CERPEN: Hati dan Tangan Tapak Kuda


ENGKAU bahkan belum mengenalnya. Josephy. Gadis kelahiran Tapanuli. Berdarah Batak. Ia merantau ke kota, bukan untuk melalang buana. Tetapi, untuk melanjutkan sekolah.
Tinggal bersama keluarga dari Ibu, namun, ia merasa seperti tak bersama keluarga. Kala orang berpikir bisa hidup bebas dari pandangan orangtua. Tetapi, nyatanya bagi dia tidak. Semua tidaklah seperti yang dinilai menurut pandangan orang lain. Setiap hari makan hati, bukan hanya melihat ulah beringas paman dan bibinya, anak-anaknya juga mengikuti perilaku kedua orangtuanya itu.
Bahkan anak-anak tersebut dipengaruhi untuk membenci saudaranya. Semua bermula dari kesalahpahaman yang tak beralasan. Waktu itu, musimnya hujan di pertukaran waktu sore menjelang malam. Hujan mudah ditebak datangnya kala itu.

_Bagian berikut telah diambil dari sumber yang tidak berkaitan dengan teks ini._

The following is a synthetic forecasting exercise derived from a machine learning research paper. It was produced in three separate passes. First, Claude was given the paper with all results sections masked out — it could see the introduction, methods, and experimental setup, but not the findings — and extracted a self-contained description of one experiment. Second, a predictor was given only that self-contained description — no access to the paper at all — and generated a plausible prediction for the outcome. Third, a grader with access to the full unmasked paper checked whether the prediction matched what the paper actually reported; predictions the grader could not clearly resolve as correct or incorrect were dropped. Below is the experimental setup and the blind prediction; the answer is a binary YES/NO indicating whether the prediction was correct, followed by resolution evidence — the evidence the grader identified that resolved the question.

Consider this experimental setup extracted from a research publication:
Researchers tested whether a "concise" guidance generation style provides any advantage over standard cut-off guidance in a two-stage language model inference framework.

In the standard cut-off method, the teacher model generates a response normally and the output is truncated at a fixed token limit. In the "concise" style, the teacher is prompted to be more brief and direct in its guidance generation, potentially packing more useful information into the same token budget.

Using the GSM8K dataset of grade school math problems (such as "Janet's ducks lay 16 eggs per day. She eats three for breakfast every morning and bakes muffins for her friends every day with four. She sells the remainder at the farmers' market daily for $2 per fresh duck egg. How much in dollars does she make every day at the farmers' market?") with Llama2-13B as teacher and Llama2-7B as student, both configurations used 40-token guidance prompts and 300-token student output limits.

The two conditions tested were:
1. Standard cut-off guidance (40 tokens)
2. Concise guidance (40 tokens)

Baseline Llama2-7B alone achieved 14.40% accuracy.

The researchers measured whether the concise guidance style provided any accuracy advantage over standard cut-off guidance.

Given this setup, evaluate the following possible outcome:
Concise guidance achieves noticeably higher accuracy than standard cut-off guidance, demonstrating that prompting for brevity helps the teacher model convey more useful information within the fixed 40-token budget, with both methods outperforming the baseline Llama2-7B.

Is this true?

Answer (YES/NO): NO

Bibi menjemur pakaian yang menggunung bak tak mencuci selama seminggu. Padahal ia mencuci pakaian sekali dua hari. Dasar semuanya boros menggunakan pakaian. Kala itu Hari Minggu. Rutinitas bisa ditebak, waktunya untuk melalang buana.
Kira-kira pukul 11 pagi selepas bersih-bersih rumah, sekeluarga pergi menghabiskan waktu bersama entah kemana. Kondisinya saat itu, mereka tahu bahwa Josephy mengurung diri di kamar yang terpisah dengan rumah itu. Dia seperti orang lain bagi mereka.
Mengetahui bahwa mereka pergi dari rumah, Josephy pun membuka pintu, membiarkan udara luar memasuki kamarnya yang berukuran 3 kali 4 meter persegi tersebut. Ia pun memutuskan untuk pergi mengerjakan tugasnya yang tertunda.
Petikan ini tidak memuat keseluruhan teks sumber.